WHAT YOU SHOULD DO
Rewrite the entries below, swapping every "camera" for "lens" and leaving everything else unchanged.

Dataset rows
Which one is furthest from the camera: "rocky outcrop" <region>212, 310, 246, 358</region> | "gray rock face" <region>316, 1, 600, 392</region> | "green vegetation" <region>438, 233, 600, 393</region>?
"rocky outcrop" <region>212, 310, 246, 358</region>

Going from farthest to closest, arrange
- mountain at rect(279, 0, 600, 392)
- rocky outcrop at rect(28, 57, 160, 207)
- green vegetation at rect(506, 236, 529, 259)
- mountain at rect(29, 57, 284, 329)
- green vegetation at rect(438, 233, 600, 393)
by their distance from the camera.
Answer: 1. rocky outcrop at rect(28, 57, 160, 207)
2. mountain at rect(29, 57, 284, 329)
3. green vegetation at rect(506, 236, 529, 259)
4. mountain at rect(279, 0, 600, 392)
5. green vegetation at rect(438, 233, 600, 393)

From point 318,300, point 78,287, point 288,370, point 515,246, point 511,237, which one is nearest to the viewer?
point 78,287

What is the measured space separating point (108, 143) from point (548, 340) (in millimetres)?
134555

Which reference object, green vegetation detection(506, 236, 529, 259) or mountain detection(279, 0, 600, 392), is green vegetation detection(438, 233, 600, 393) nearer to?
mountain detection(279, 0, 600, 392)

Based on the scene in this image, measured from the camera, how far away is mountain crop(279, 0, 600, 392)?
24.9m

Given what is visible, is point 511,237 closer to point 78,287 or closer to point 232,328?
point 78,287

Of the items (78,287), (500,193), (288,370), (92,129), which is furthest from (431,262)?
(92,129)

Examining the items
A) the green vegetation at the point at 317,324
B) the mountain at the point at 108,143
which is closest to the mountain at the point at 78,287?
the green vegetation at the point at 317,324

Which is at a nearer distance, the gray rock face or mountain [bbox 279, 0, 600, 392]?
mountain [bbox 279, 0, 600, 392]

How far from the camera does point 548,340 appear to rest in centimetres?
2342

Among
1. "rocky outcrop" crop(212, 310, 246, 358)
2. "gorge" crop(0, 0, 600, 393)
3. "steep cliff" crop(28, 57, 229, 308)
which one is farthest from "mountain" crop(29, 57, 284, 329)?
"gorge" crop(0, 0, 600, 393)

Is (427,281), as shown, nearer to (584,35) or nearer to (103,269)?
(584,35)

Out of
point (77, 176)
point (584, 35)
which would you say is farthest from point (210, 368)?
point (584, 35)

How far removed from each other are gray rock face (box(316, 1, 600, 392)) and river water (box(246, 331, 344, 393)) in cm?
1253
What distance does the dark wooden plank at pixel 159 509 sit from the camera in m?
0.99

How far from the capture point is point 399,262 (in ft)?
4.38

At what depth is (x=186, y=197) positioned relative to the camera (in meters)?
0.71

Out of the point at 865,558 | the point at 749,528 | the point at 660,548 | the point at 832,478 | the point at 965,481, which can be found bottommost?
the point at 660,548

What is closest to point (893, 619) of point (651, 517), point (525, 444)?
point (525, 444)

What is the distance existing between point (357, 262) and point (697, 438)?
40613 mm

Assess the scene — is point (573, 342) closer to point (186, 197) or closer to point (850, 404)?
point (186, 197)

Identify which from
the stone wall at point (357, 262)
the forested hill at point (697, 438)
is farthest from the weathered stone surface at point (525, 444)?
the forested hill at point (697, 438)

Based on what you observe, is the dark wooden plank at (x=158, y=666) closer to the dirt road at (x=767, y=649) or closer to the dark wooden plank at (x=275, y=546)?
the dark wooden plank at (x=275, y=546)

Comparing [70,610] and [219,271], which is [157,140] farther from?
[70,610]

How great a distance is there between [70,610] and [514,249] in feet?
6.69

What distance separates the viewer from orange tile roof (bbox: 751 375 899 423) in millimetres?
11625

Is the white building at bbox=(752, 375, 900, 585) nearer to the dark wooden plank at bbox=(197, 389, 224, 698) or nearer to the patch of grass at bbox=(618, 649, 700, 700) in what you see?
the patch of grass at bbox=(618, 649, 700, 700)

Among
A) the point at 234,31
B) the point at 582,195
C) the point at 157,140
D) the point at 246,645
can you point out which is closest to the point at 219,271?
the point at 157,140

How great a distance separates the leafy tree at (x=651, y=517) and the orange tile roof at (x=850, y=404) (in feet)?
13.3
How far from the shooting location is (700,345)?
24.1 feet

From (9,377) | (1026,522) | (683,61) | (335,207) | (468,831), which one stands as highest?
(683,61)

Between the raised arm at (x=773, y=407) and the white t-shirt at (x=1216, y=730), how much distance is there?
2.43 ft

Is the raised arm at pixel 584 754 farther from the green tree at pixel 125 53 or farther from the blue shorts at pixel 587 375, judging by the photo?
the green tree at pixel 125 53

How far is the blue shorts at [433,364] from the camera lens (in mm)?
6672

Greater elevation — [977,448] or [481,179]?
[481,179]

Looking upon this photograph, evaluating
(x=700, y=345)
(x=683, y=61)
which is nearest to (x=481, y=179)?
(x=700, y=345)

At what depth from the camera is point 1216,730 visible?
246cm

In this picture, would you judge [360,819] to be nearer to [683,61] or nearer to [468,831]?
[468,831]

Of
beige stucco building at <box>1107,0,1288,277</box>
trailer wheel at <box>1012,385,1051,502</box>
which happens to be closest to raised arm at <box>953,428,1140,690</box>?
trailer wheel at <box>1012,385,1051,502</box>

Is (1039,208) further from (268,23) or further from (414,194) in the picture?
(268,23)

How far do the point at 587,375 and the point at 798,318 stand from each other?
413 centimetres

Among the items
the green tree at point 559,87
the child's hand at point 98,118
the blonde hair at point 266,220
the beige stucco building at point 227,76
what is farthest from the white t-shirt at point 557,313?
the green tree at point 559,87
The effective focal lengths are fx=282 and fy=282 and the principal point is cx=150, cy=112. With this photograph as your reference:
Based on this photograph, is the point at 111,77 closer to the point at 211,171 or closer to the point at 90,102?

RESPONSE
Which one is furthest from the lens: "rocky outcrop" <region>212, 310, 246, 358</region> | "gray rock face" <region>316, 1, 600, 392</region> | "green vegetation" <region>438, 233, 600, 393</region>?
"rocky outcrop" <region>212, 310, 246, 358</region>

Going from farthest to closest, arrange
- mountain at rect(279, 0, 600, 392)
- rocky outcrop at rect(28, 57, 160, 207)
- green vegetation at rect(506, 236, 529, 259)
- mountain at rect(29, 57, 284, 329)
- green vegetation at rect(438, 233, 600, 393)
by their distance from the lens.
Answer: 1. rocky outcrop at rect(28, 57, 160, 207)
2. mountain at rect(29, 57, 284, 329)
3. green vegetation at rect(506, 236, 529, 259)
4. mountain at rect(279, 0, 600, 392)
5. green vegetation at rect(438, 233, 600, 393)

From point 318,300, point 78,287, point 288,370, point 515,246, point 511,237, which one is nearest to the viewer?
point 78,287

What is the measured space separating point (108, 143) from point (548, 340) (in millimetres)?
134555

Which reference object, green vegetation detection(506, 236, 529, 259) or mountain detection(279, 0, 600, 392), is green vegetation detection(438, 233, 600, 393) nearer to?
mountain detection(279, 0, 600, 392)

Based on the scene in this image, measured from the lens, how far away is mountain crop(279, 0, 600, 392)?
24.9m

Given what is visible, is point 511,237 closer to point 78,287 or closer to point 232,328?
point 78,287

Of the items (78,287), (500,193), (288,370), (92,129), which is furthest from (431,262)?
(92,129)

Examining the items
A) the green vegetation at the point at 317,324
B) the mountain at the point at 108,143
which is closest to the mountain at the point at 78,287?
the green vegetation at the point at 317,324

Which is at a nearer distance, the gray rock face or mountain [bbox 279, 0, 600, 392]?
mountain [bbox 279, 0, 600, 392]

How far from the lens does point 548,340 appear to rest in centimetres?
2342

Among
1. "rocky outcrop" crop(212, 310, 246, 358)
2. "gorge" crop(0, 0, 600, 393)
3. "steep cliff" crop(28, 57, 229, 308)
which one is farthest from "mountain" crop(29, 57, 284, 329)?
"gorge" crop(0, 0, 600, 393)

Is (427,281), as shown, nearer to (584,35) or nearer to (103,269)?
(584,35)

Out of
point (77, 176)
point (584, 35)
which would you say is farthest from point (210, 368)?
point (584, 35)

How far removed from each other are gray rock face (box(316, 1, 600, 392)) and river water (box(246, 331, 344, 393)) in cm?
1253
What distance does the dark wooden plank at pixel 159 509 sit from the lens in m?
0.99

How far from the capture point is point 399,262 (in ft)?
4.38

At what depth is (x=186, y=197) positioned relative to the lens (in meters)?
0.71

Out of the point at 865,558 | the point at 749,528 | the point at 660,548 | the point at 832,478 | the point at 965,481, which can be found bottommost?
the point at 660,548

What is closest to point (893, 619) of point (651, 517), point (525, 444)?
point (525, 444)

What is the distance existing between point (357, 262) and point (697, 438)?
40613 mm

Assess the scene — is point (573, 342) closer to point (186, 197) or closer to point (850, 404)?
point (186, 197)

Identify which from
the stone wall at point (357, 262)
the forested hill at point (697, 438)
is farthest from the weathered stone surface at point (525, 444)?
the forested hill at point (697, 438)

Based on what you observe, is the dark wooden plank at (x=158, y=666) closer to the dirt road at (x=767, y=649) or closer to the dark wooden plank at (x=275, y=546)?
the dark wooden plank at (x=275, y=546)

Comparing [70,610] and [219,271], which is [157,140] farther from?
[70,610]

How great a distance is there between [70,610] and [514,249] in feet?
6.69

What distance separates the viewer from orange tile roof (bbox: 751 375 899 423) in millimetres?
11625

Is the white building at bbox=(752, 375, 900, 585) nearer to the dark wooden plank at bbox=(197, 389, 224, 698) or nearer to the patch of grass at bbox=(618, 649, 700, 700) in what you see?
the patch of grass at bbox=(618, 649, 700, 700)

Among
A) the point at 234,31
B) the point at 582,195
C) the point at 157,140
D) the point at 246,645
can you point out which is closest to the point at 219,271?
the point at 157,140

How great a distance separates the leafy tree at (x=651, y=517) and the orange tile roof at (x=850, y=404) (in feet)?
13.3
How far from the shooting location is (700,345)?
24.1 feet

From (9,377) | (1026,522) | (683,61) | (335,207) | (468,831), which one stands as highest?
(683,61)

Between the raised arm at (x=773, y=407) and the white t-shirt at (x=1216, y=730), how much distance is there?
2.43 ft

Is the raised arm at pixel 584 754 farther from the green tree at pixel 125 53 or farther from the blue shorts at pixel 587 375, judging by the photo?
the green tree at pixel 125 53

How far is the blue shorts at [433,364] from the lens lens (in mm)?
6672

Greater elevation — [977,448] or [481,179]?
[481,179]

Looking upon this photograph, evaluating
(x=700, y=345)
(x=683, y=61)
which is nearest to (x=481, y=179)?
(x=700, y=345)

At what depth from the lens is point 1216,730 visible?
246cm

In this picture, would you judge [360,819] to be nearer to [683,61] or nearer to [468,831]?
[468,831]

Of
beige stucco building at <box>1107,0,1288,277</box>
trailer wheel at <box>1012,385,1051,502</box>
which happens to be closest to raised arm at <box>953,428,1140,690</box>?
trailer wheel at <box>1012,385,1051,502</box>

Is (1039,208) further from (268,23) or further from (414,194) in the picture?
(268,23)

How far do the point at 587,375 and the point at 798,318 stand from each other?
413 centimetres

Among the items
the green tree at point 559,87
the child's hand at point 98,118
the blonde hair at point 266,220
the beige stucco building at point 227,76
what is farthest from the white t-shirt at point 557,313?
the green tree at point 559,87
The effective focal lengths are fx=282 and fy=282 and the principal point is cx=150, cy=112. With this photograph as your reference:
Based on this photograph, is the point at 111,77 closer to the point at 211,171 or closer to the point at 90,102?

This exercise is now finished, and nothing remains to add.